Ces réunions sont une source de grande inquiétude si elles amènent à assurer au mouvement Hamas une couverture politique et sécuritaire en Cisjordanie occupée, lui permettant de reprendre les opérations de résistance contre Israël. Surtout si l’Autorité palestinienne met fin à sa propre persécution du mouvement de la résistance islamique…
La dernière rencontre à distance a eu lieu entre Jibril Rajoub, secrétaire général du Comité central du Fatah et ancien chef de la Force de sécurité préventive [de l’Autorité palestinienne, ou AP], et Saleh Al-Arouri, le responsable adjoint du Bureau politique du Hamas, qu’Israël présente comme “l’orchestrateur des attaques armées en Cisjordanie”.
Les Israéliens estiment que cette réunion da donné le feu vert au Hamas pour opérer en Cisjordanie, même si Mahmoud Abbas ne souhaite pas le retour de la résistance armée.
La rencontre Rajoub-Al-Arouri a été suivie d’une autre entre Ahmed Helles, le responsable du Fatah pour le dossier de Gaza, et Husam Badran, le responsable des relations nationales du Hamas. L’occupant israélien craint que cela ne marque la fin de la situation relativement maîtrisée sur le terrain.

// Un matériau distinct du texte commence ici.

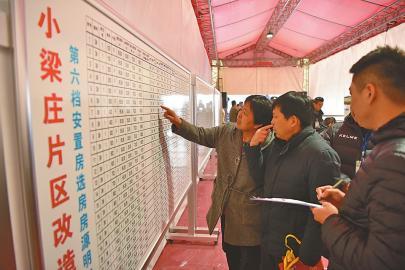济南市市中区小梁庄片区改造项目,12月3日开始选房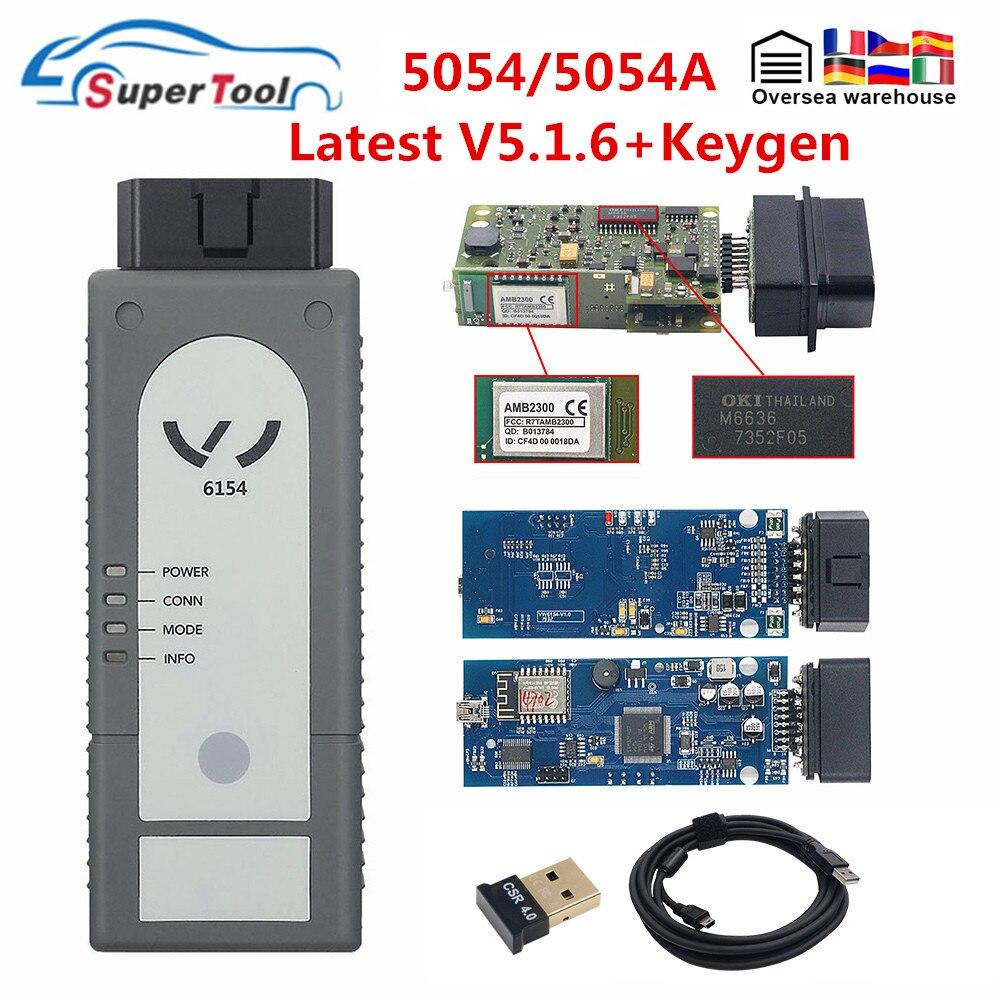 Новейший V5.1.6 с генератором ключей для 5054/6154 оригинального программного обеспечения PCB 5.1.6 OBD2 диагностический инструмент 5054A/5054 для автомоби...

Au cours de la dernière décennie, nous avons assisté à de nombreuses rencontres entre le Fatah et le Hamas, et à de nombreuses embrassades, sourires et poignées de main. À presque toutes ces occasions – trop nombreuses pour être comptées – nous avons entendu de Gaza, du Caire, de Beyrouth, de Doha et de Moscou, ainsi que de lieux tenus secrets, qu’une nouvelle page était tournée dans leurs relations. Cependant, le point commun de toutes ces annonces est que rien n’en est sorti.

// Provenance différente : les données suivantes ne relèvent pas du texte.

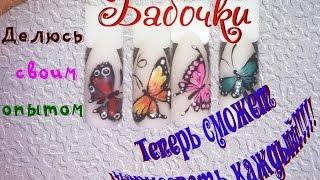 Видео урок дизайна ногтей гель лак shellac Бабочки  Нарисует даже новичок!!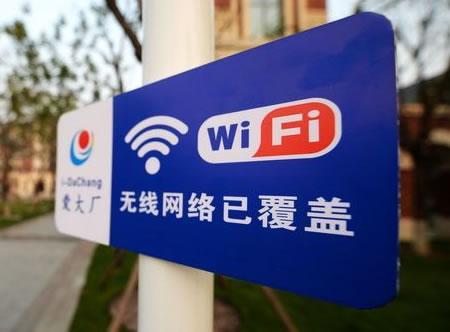 北京免费WiFi My-haidian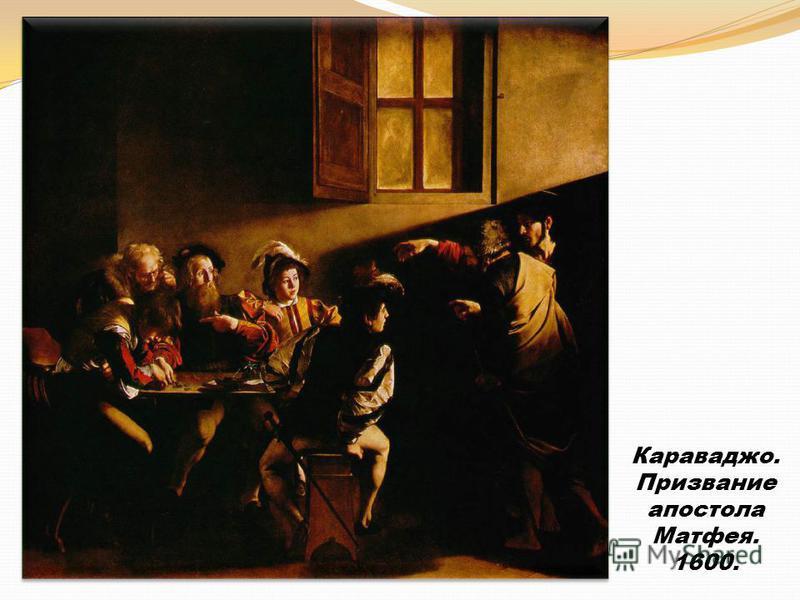 Караваджо. Призвание апостола Матфея. 1600.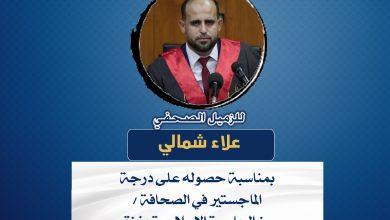 صورة تهانينا للزميل الصحفي علاء شمالي بمناسبة حصوله على درجة الماجستير في الصحافة من الجامعة الإسلامية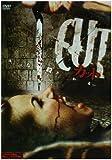カット [DVD]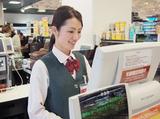 いかりスーパー 塚口支店のアルバイト情報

Peut-on s’attendre à quelque chose de différent cette fois-ci ?
“Nous n’avons pas d’autre ennemi qu’Israël”
Concernant ces récentes réunion, les Israéliens ont noté deux choses qui sont nouvelles : 1) ni Rajoub ni Al-Arouri n’ont fait de déclarations publiques sur la fin de la division, la formation d’un gouvernement d’unité ou la tenue de nouvelles élections ; 2) le parti qui a poussé les anciens dirigeants à reprendre langue est Israël.
Du point de vue israélien, l’AP avait un objectif clair lors de la conférence de presse qui a suivi la réunion, et il ne s’agissait pas d’une réconciliation avec le Hamas. Elle ne voulait que contrarier Israël après avoir mis fin à sa coordination en matière de répression. Mais donner au Hamas le feu vert pour opérer en Cisjordanie est la prochaine étape de la campagne anti-annexion.

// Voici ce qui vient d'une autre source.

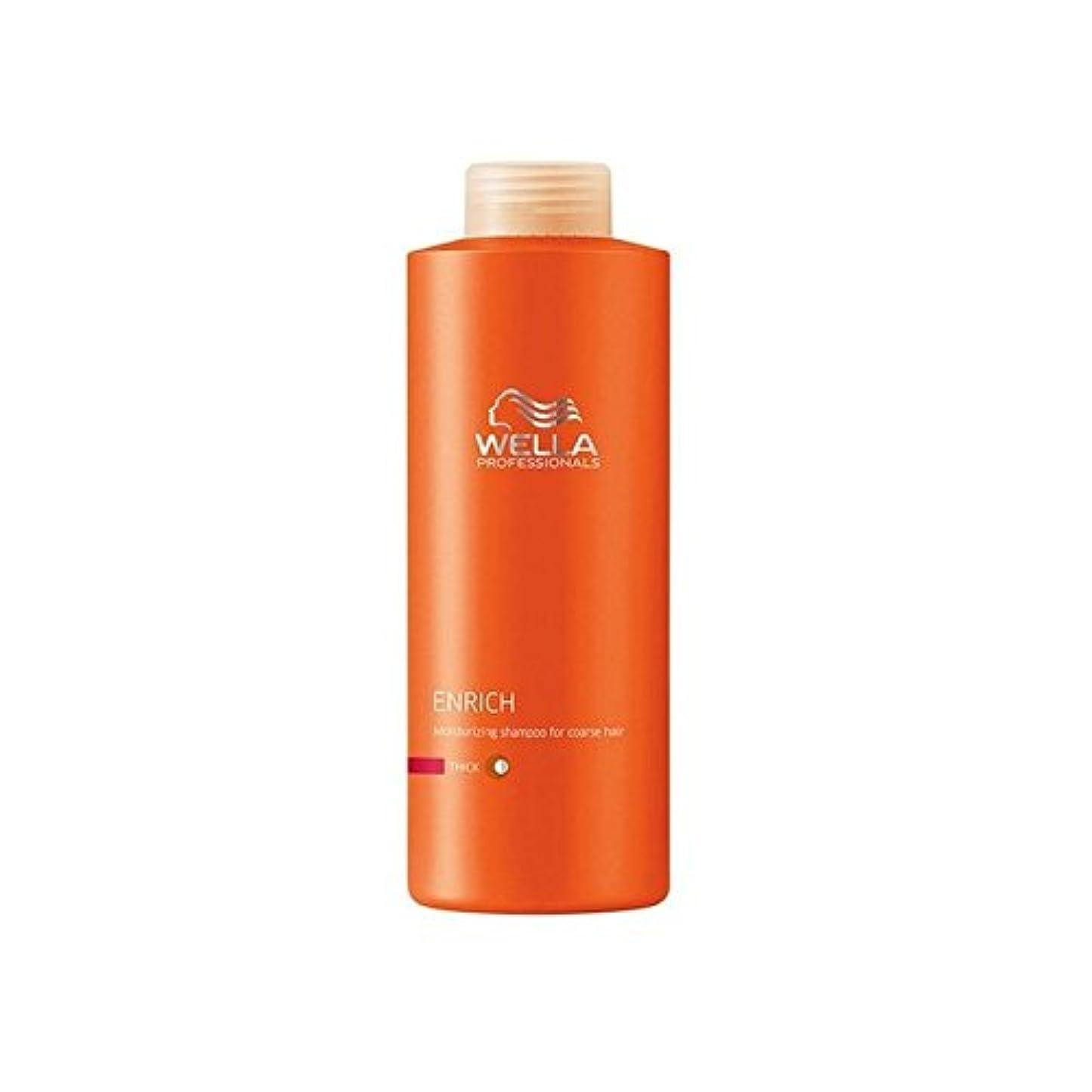 廊下討論土曜日ウェラの専門家は粗いシャンプー(千ミリリットル)を豊かに x2 - Wella Professionals Enrich Coarse Shampoo (1000ml) (Pack of 2) [並行輸入品]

Bien sûr, ils ne l’ont pas dit ainsi, mais c’était la conclusion lorsque nous avons entendu des expressions telles que “une lutte commune sur le terrain”. Rajoub a déclaré : “Nous n’avons pas d’autre ennemi qu’Israël” et Al-Arouri a semblé heureux de cette annonce et a appelé à une lutte commune en Cisjordanie.
En dépit de tous ces éléments, les Israéliens sont convaincus qu’Abbas s’en tiendra à sa politique d’opposition à la lutte armée. On peut imaginer qu’il ne veut pas vraiment voir les drapeaux verts du Hamas apparaître à chaque coin de rue dans le territoire palestinien sous occupation…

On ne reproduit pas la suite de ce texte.